Ian Earley wore preemie clothes until he was 9 months old. During potty training and beyond, he was too small to get on the toilet. And he couldn’t reach the sink to wash his hands until he was 6.
Ian has Russell-Silver syndrome (RSS), a form of primordial dwarfism that affects 1 in 100,000 babies, according to the National Institutes of Health.
Without growth-hormone treatment, boys will only reach an average height of about 5 feet 1 inch, and girls will only grow to about 4 feet 10 inches.
“Clothing is a huge challenge,” mother Heather Earley of Libertyville, Ill. said, “This past summer, even at the age of 7, Ian could wear certain size 4T shorts. We have to buy him 6-slim jeans due to his height. But they still need to be cinched at the waist.”
Ian was so tiny that he needed pillows and head insets in strollers and car seats. And well beyond infancy, Ian had to sit rear facing in the car seat because of the weight requirement.
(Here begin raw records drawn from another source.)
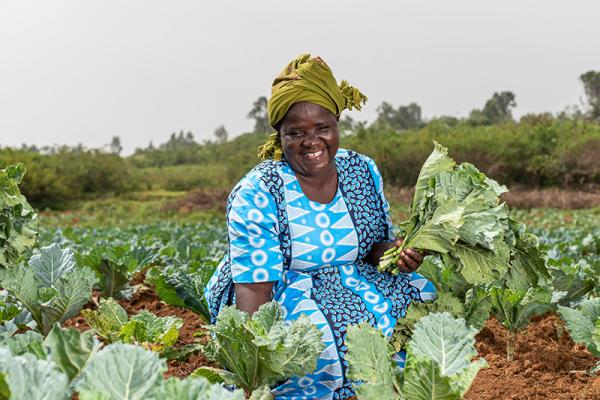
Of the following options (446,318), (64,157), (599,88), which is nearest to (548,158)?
(599,88)

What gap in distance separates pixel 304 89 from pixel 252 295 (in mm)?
877

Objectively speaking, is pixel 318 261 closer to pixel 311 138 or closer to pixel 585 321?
pixel 311 138

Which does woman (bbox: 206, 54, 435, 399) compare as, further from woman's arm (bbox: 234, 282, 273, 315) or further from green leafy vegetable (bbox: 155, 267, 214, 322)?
green leafy vegetable (bbox: 155, 267, 214, 322)

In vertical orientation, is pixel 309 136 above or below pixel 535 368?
above

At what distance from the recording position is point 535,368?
2998 millimetres

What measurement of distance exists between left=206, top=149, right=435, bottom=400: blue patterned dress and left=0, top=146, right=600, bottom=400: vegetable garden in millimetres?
175

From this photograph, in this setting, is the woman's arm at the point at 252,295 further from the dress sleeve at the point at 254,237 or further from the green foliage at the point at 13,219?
the green foliage at the point at 13,219

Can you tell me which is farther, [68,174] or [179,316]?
[68,174]

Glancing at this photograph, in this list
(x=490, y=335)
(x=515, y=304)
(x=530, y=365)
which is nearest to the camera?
(x=530, y=365)

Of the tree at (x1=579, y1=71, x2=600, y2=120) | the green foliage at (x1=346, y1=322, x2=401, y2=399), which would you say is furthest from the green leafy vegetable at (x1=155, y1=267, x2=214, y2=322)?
the tree at (x1=579, y1=71, x2=600, y2=120)

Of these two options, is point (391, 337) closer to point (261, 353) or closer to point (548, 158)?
point (261, 353)

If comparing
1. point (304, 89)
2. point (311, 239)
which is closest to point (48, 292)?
point (311, 239)

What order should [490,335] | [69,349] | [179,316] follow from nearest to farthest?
[69,349] → [490,335] → [179,316]

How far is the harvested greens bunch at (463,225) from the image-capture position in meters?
2.55
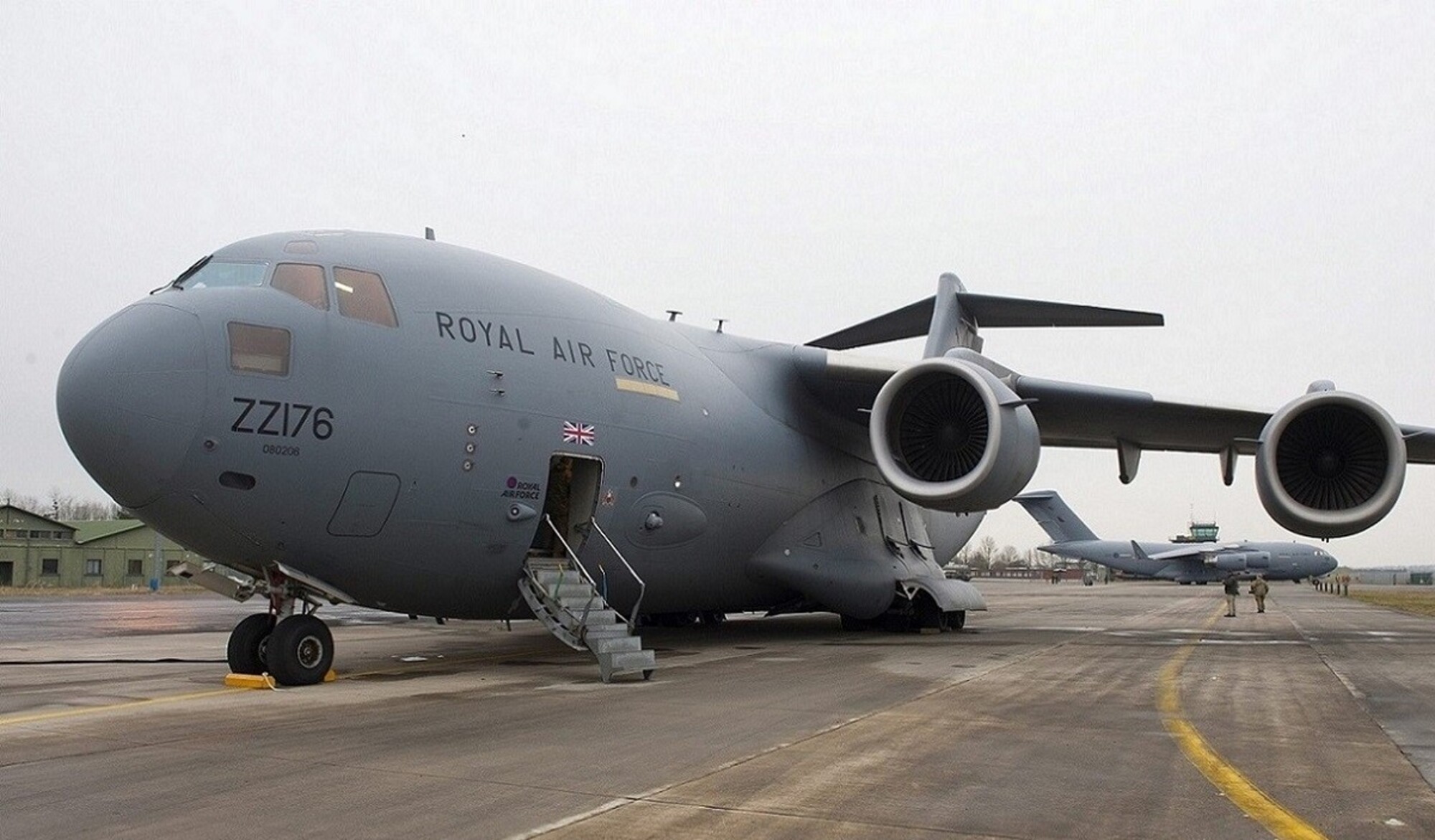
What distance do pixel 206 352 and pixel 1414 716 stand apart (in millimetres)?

In about 40 percent of the cases, Russell-Silver results from the abnormal regulation of certain genes that control growth. Severe long-standing placental insufficiency can also lead to severe intrauterine growth deficiency that resembles RSS.
Children such as Ian struggle not only with the mechanics of the physical world but with the social stigma that comes with being unusually small.
His mother, a divorced mother of two, fought to get the right diagnosis for her son, one that often eludes pediatricians. She writes about the challenges of living with the syndrome on her blog,Russell-Silver Advocate.
“This child has the most amazing charisma of anyone I have met in my life,” Earley, 43, said. “He has friends all over the place. When he was 4 and looked like 2, all his friends wanted to pick him up like he was a baby. Even to this day, I want to pick him up, he’s so cute and cuddly.
“But he knows he is different and knows he is small,” she said. “He has some anger issues because his brother is only a year and a half older and three times his size. He is an adorable and loving child but he hates being different.”
RSS, sometimes referred to as Thumbelina syndrome because of the fragile, doll-like stature of the children, is characterized by slow body growth, poor muscle tone and digestive problems, such as reflux and constipation.
Their heads, however, are unusually large, compared to the rest of the body.
“Try putting a 12-month shirt over a 3-year-old head,” said Earley, half joking that she has considered approaching the Gap about clothing for special needs children like Ian.
Other than their size, “they pretty much look like other members of the family,” said Dr. John Graham, director of clinical genetics and dymorphology at Cedars Sinai Medical Center in Los Angeles. But the small children have diminished fat and glycogen storage and many cannot break down sugar.
“They are underweight, even as much as people try to over-feed them,” he said. “They can go for long periods without eating.”
RSS is a set of clinical features that results in severe prenatal onset growth deficiency that affects the body, but not the head.
In less than half of all cases, the condition begins shortly after conception.
RSS can be seen in identical twins, although it only affects one of the fetuses because twinning can disrupt the normal gene regulation. The association with twinning may not be identified because in 10 percent of identical twins, one twin dies early in gestation.
Increases in RSS can also be seen with the use of assisted reproduction techniques because the procedures can also disrupt gene regulation.
The syndrome is not inherited and there is no demonstrated cause in about half the cases, Graham said.
Many of the children suffer from bouts of hypoglycemia. Some have a tendency as adults to develop Type 2 diabetes.
“They are programmed [in the fetus] to grow and survive on much less nutrition than anyone else,” Graham said. “Their metabolism is set to run on a leaner fuel mixture.”
Graham estimates that the syndrome is under-diagnosed and as many as 1 in 10,000 children may have the condition.
Children with Russell-Silver Syndrome Judged Unfairly
But the biggest challenge is social.
“People are extremely judgmental,” Earley said. “We as society talk about being big: ‘Look how big you are,’ ‘What a big boy,’ but Ian is not big and he never will be big.
“They have no clue how difficult it is. When you can’t get a child to eat, it’s very scary,” she said. “You are responsible for that child, to love and nurture. … It becomes emotionally exhausting.”
And because the syndrome is so rare, children often go undiagnosed.
“It’s unknown, even in the medical community,” said Mary Andrews, founder and CEO of the Magic Foundation, which supports families with growth disorders. “Unfortunately, it’s tough to diagnose.”
But the good news is that many of these children can live normal lives.
The Magic Foundation supports families such as the Earleys with new research and connects them to other families for support.
“We make sure they know every resource available for the children,” Andrews said. “When a family calls to say they have a child with Russell-Silver syndrome, we put them on the phone and refer them to a division consultant — someone who has a child with Russell-Silver — so they can talk one-on-one.”
As for Ian, he is now 42 pounds and 3½ feet tall;- still in the fifth percentile for weight but in 40th percentile for height.
“Society, as a whole, needs to remember that they might look different but they are not,” said Heather Earley, who has great hope for her son’s future. “We all grow in our own time.”